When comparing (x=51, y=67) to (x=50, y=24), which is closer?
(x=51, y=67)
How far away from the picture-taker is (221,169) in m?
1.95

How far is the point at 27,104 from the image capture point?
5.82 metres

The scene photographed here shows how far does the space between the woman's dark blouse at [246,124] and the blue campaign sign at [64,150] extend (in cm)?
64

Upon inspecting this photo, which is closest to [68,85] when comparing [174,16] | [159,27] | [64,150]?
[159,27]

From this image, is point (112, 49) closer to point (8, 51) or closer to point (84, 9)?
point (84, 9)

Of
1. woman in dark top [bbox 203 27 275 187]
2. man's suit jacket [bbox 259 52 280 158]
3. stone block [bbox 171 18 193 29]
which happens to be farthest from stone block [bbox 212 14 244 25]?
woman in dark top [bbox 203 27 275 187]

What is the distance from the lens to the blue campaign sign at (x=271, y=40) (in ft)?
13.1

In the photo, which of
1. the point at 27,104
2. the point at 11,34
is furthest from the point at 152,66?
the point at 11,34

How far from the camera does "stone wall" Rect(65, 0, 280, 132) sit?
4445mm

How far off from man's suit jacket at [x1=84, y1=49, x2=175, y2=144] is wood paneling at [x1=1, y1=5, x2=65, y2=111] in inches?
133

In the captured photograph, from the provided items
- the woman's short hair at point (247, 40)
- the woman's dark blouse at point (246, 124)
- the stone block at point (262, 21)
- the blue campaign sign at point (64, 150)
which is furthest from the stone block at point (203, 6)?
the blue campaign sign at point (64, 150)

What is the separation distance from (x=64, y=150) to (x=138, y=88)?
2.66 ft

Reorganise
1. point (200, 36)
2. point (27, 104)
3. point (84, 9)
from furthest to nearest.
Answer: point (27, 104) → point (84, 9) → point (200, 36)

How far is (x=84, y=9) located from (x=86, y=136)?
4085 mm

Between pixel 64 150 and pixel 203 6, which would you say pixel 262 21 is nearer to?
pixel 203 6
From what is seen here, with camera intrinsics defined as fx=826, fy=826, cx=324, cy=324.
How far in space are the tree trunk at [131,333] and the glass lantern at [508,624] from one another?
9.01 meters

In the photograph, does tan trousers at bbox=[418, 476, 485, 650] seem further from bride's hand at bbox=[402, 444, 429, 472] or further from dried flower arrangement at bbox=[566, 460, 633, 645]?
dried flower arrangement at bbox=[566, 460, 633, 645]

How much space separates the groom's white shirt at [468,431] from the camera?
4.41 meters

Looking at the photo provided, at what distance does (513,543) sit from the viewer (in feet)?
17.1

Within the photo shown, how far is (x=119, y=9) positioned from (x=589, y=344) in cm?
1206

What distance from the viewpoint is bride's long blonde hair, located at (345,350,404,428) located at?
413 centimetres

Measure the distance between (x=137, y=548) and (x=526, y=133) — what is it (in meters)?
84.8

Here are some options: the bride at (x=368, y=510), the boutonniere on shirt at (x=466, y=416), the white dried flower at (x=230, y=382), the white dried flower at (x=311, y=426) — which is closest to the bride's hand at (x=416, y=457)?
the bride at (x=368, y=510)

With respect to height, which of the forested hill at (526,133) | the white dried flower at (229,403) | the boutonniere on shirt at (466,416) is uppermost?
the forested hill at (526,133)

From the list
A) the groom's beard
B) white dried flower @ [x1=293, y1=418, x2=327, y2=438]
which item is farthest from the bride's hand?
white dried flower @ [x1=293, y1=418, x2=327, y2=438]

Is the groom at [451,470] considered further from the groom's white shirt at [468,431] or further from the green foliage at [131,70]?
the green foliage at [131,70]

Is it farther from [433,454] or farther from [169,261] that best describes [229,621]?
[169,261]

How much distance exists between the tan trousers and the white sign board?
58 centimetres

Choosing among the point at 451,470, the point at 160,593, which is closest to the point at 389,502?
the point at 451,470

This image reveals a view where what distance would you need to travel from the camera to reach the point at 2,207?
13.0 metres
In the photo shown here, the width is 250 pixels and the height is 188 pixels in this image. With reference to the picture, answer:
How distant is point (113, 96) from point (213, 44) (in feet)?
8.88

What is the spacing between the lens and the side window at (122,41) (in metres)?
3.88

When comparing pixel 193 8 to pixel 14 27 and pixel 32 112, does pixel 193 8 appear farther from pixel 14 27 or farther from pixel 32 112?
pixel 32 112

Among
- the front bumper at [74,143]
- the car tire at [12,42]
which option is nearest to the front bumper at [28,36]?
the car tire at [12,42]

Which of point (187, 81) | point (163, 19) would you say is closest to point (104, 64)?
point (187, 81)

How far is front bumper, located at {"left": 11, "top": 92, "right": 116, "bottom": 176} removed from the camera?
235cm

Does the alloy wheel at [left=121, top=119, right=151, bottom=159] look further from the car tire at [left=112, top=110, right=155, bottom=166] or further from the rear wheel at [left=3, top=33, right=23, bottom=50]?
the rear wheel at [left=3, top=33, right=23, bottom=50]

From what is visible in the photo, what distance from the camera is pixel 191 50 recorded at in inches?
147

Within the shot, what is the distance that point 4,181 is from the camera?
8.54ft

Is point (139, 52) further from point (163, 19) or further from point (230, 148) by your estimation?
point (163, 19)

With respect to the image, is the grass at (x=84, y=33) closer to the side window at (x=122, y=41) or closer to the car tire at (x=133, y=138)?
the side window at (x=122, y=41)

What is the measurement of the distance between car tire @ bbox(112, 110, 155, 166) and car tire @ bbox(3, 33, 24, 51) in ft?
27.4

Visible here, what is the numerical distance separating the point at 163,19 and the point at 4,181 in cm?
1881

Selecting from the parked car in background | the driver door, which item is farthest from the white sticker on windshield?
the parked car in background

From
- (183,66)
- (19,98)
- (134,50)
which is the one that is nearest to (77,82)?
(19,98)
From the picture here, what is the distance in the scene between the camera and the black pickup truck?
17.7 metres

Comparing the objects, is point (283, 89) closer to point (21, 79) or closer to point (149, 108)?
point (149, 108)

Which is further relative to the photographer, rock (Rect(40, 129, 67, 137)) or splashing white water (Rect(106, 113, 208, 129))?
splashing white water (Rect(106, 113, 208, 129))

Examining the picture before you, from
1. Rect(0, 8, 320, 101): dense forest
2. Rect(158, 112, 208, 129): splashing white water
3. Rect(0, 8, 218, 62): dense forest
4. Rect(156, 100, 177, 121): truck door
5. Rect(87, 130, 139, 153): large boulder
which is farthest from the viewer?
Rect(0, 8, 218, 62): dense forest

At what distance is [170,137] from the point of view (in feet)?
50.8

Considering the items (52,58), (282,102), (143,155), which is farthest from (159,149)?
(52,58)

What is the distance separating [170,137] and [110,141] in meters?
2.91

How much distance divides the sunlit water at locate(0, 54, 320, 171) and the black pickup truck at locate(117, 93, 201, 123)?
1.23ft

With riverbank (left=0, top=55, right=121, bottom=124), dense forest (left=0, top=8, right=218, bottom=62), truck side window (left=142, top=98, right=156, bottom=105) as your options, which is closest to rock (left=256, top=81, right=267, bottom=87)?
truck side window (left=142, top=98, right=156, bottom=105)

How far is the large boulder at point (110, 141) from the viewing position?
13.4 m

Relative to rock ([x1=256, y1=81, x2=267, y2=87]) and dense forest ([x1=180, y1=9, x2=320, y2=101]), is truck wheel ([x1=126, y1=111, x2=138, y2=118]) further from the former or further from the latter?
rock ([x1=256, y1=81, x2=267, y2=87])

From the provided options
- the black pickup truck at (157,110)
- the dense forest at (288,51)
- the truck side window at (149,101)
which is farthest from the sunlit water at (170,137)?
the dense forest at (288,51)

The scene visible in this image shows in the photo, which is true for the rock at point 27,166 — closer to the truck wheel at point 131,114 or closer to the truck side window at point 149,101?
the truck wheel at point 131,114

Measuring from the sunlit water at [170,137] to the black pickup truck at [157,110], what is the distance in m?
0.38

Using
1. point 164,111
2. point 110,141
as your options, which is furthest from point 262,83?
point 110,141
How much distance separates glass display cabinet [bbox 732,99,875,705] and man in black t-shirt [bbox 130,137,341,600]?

————————

Given request: Please reproduce, word for word, the lines above from the line with "Selecting from the" to the line with "17.7 metres", including both of those lines and nothing else.

Response:
Selecting from the parked car in background | the driver door, which item is farthest from the white sticker on windshield?
the parked car in background

From
- (183,66)
- (19,98)
- (134,50)
which is the one that is nearest to (77,82)?
(19,98)
From the picture here, what is the distance in the scene between the camera and the black pickup truck?
17.7 metres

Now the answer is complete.